What you need to do: Please write out the lines below word for word, leaving the pictures out of your answer.

Extracted material:
- Opening Delimiter -
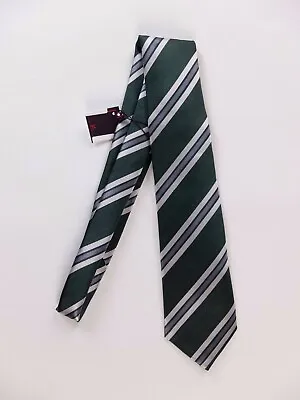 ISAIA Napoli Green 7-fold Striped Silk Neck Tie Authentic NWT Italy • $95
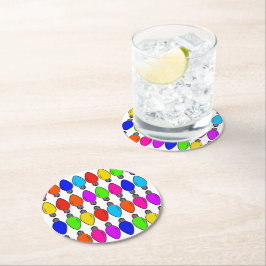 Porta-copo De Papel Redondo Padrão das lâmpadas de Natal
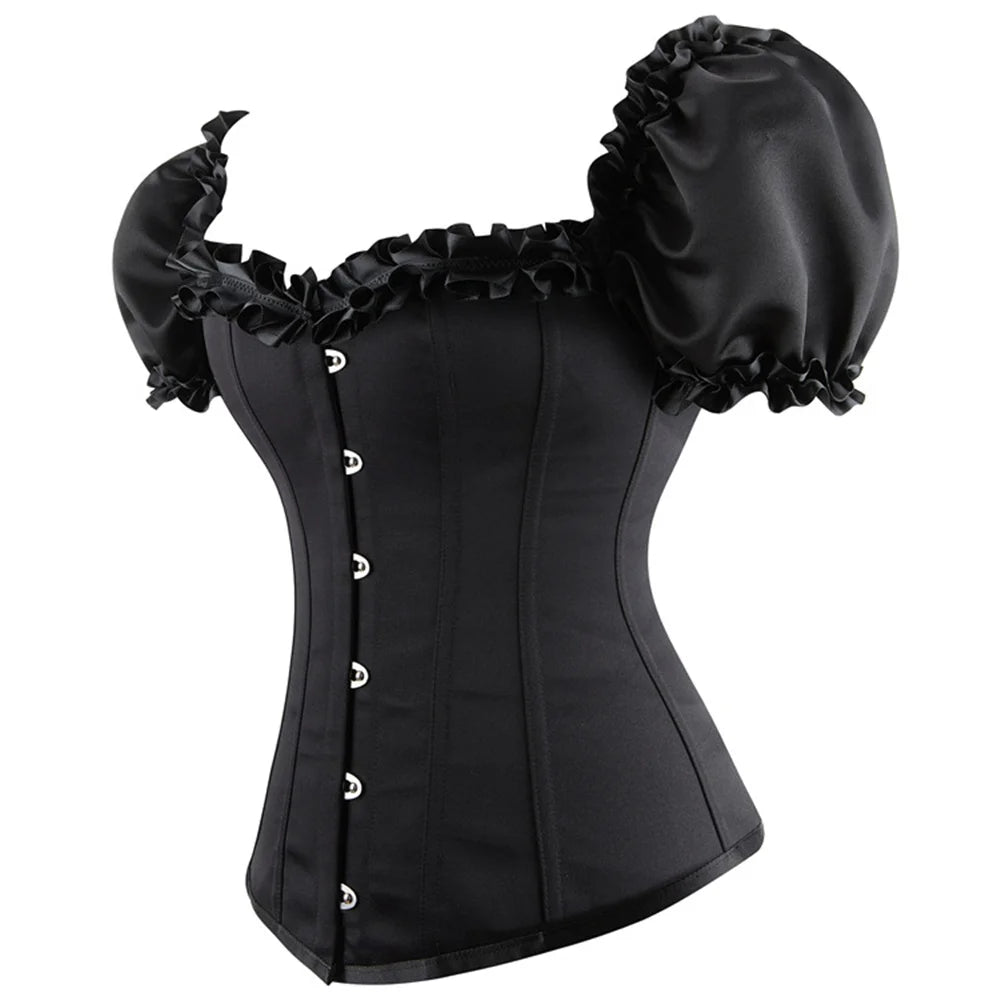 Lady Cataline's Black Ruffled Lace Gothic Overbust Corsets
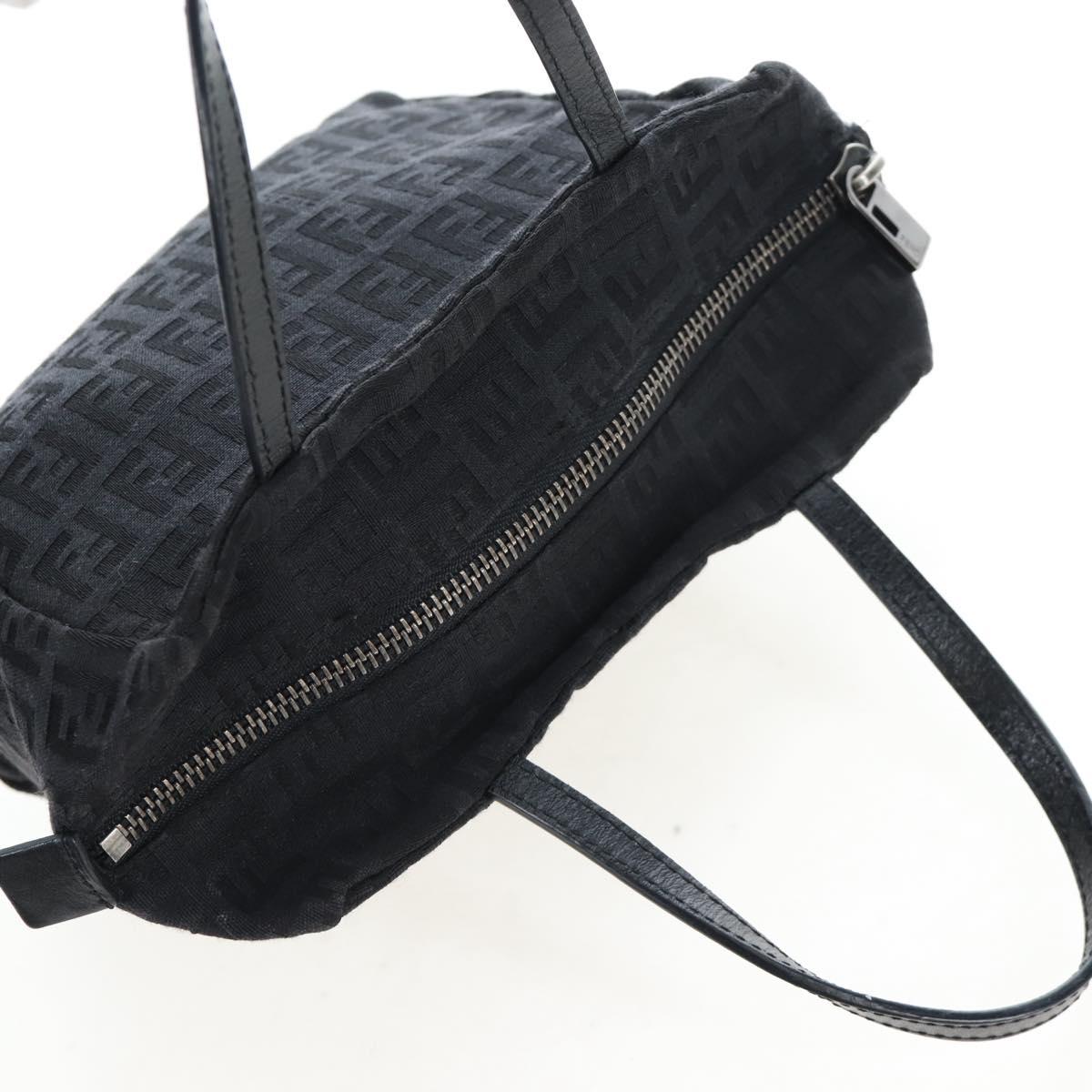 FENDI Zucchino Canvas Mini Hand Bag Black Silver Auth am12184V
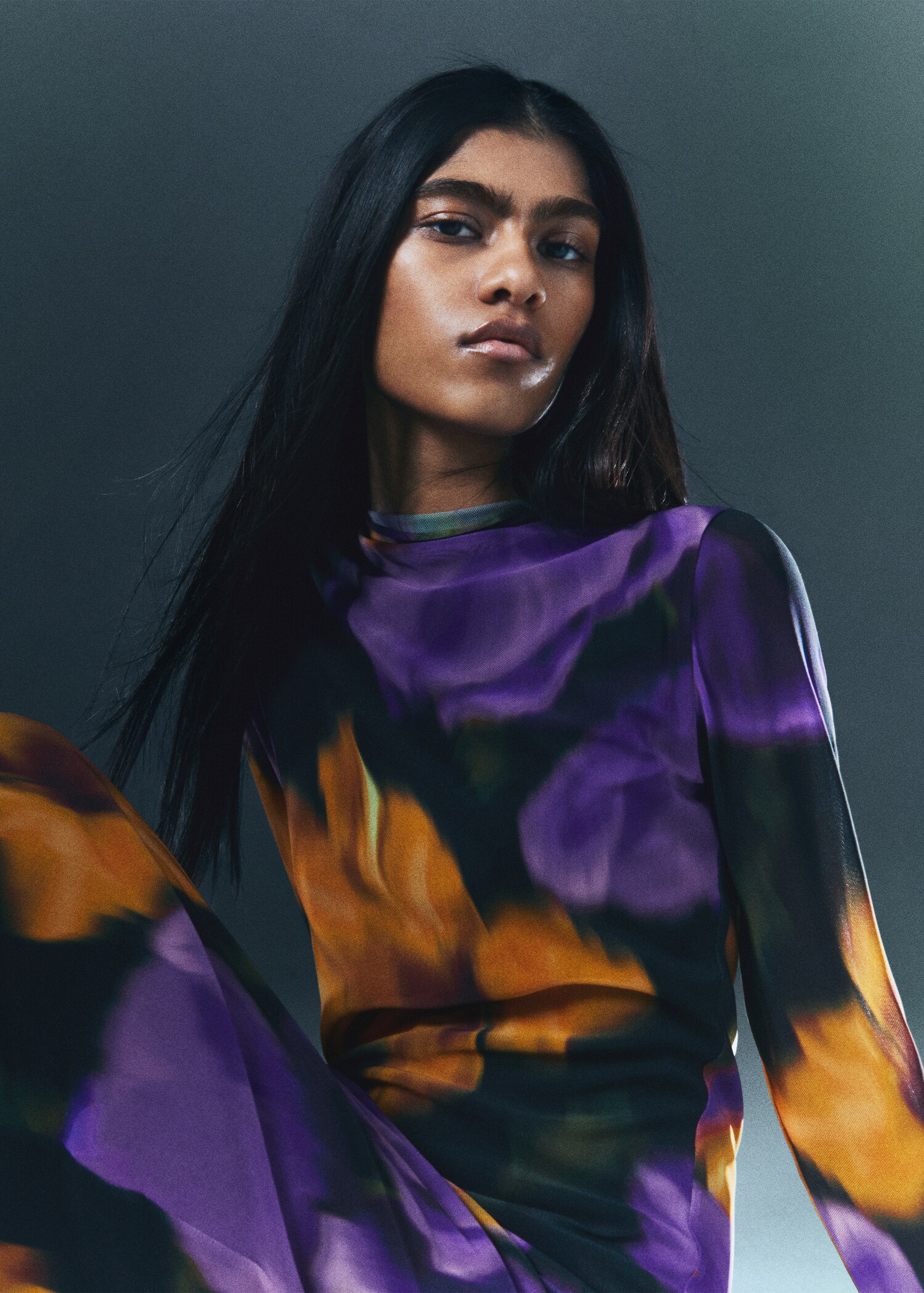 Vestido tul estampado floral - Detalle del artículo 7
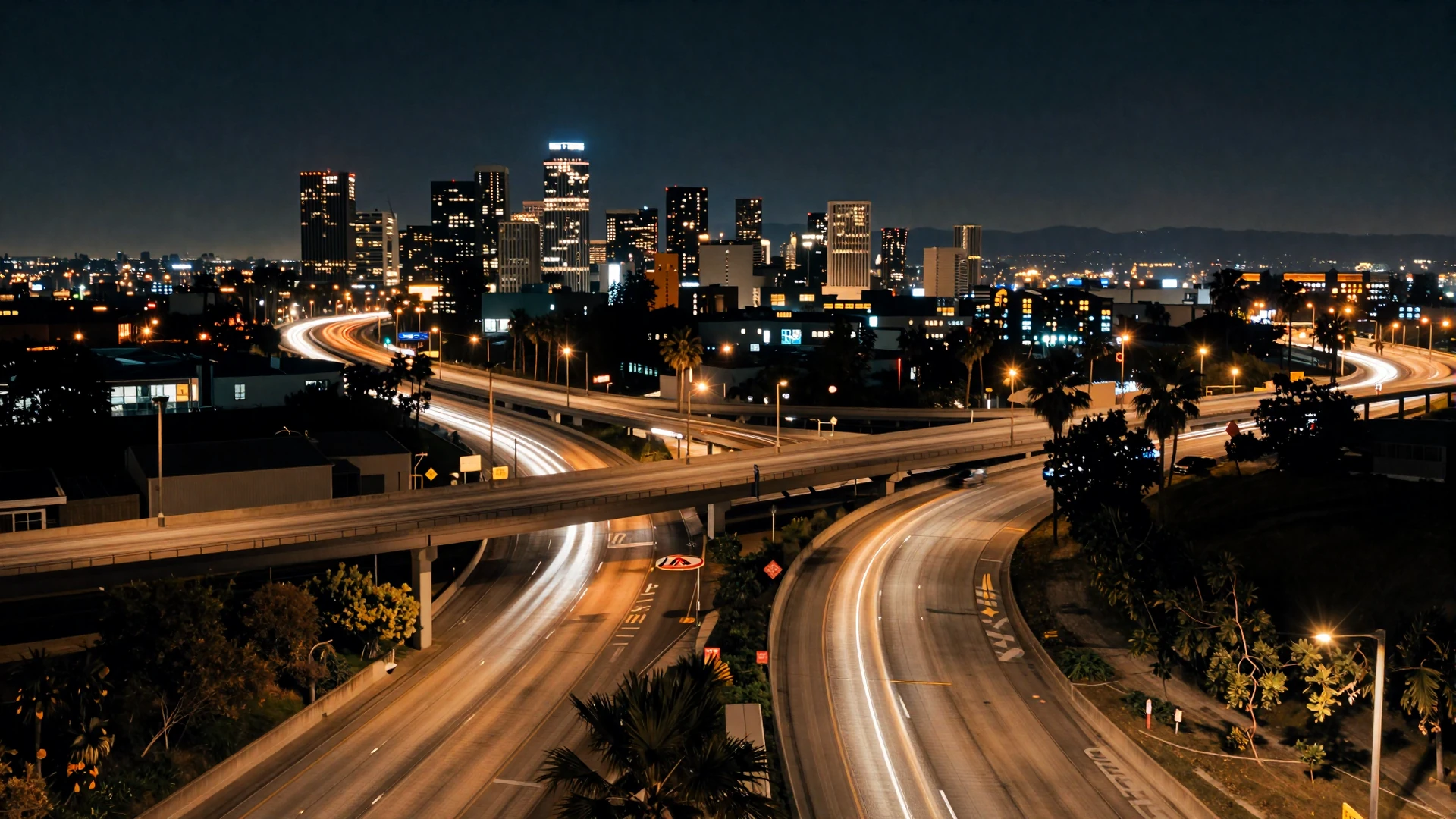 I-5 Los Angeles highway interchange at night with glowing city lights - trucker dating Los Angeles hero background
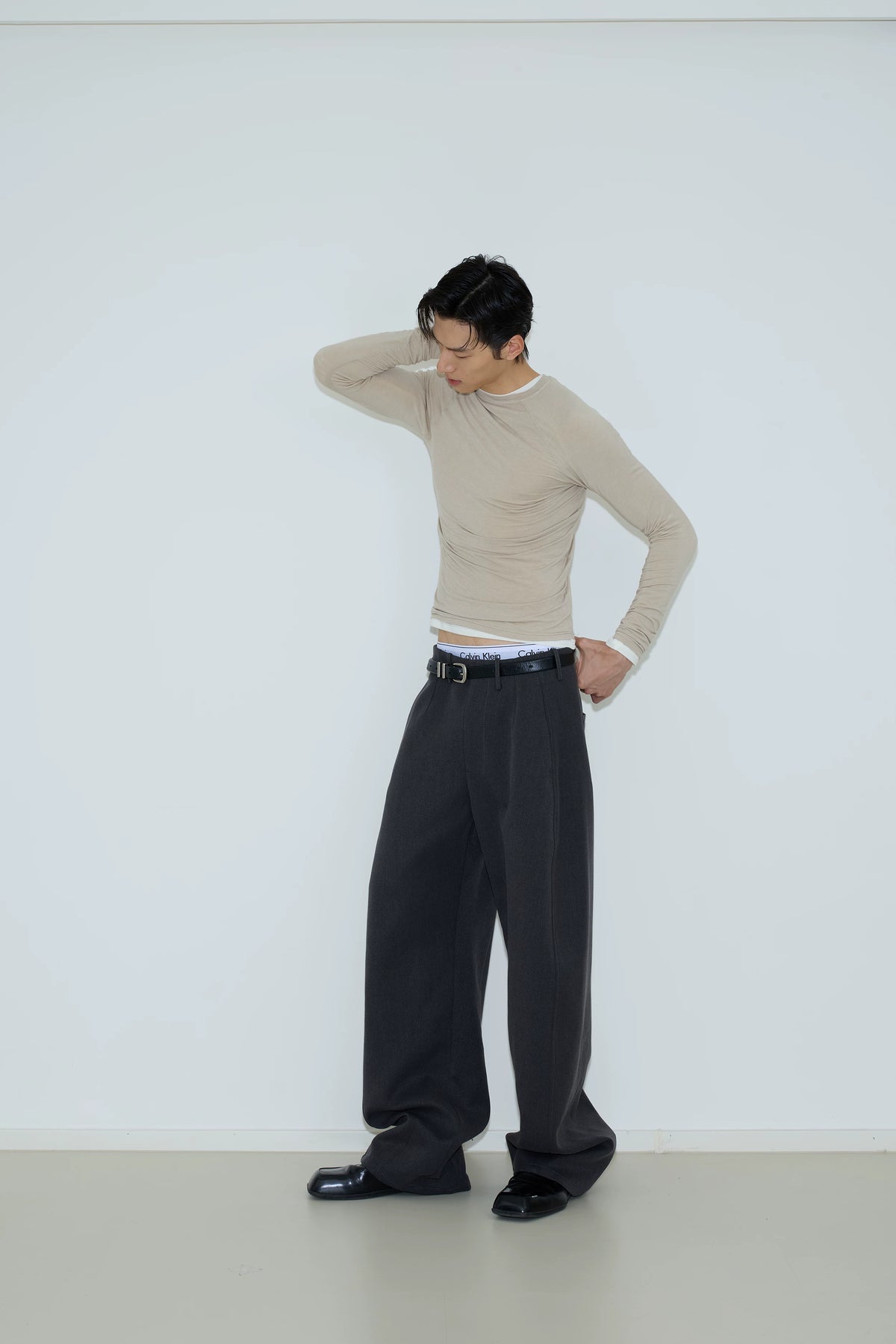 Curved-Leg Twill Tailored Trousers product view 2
- Closing Delimiter -
Response to the exercise:
 ISAIA Napoli Green 7-fold Striped Silk Neck Tie Authentic NWT Italy • $95
 Porta-copo De Papel Redondo Padrão das lâmpadas de Natal
 Lady Cataline's Black Ruffled Lace Gothic Overbust Corsets
 FENDI Zucchino Canvas Mini Hand Bag Black Silver Auth am12184V
 Vestido tul estampado floral - Detalle del artículo 7
 I-5 Los Angeles highway interchange at night with glowing city lights - trucker dating Los Angeles hero background
 Curved-Leg Twill Tailored Trousers product view 2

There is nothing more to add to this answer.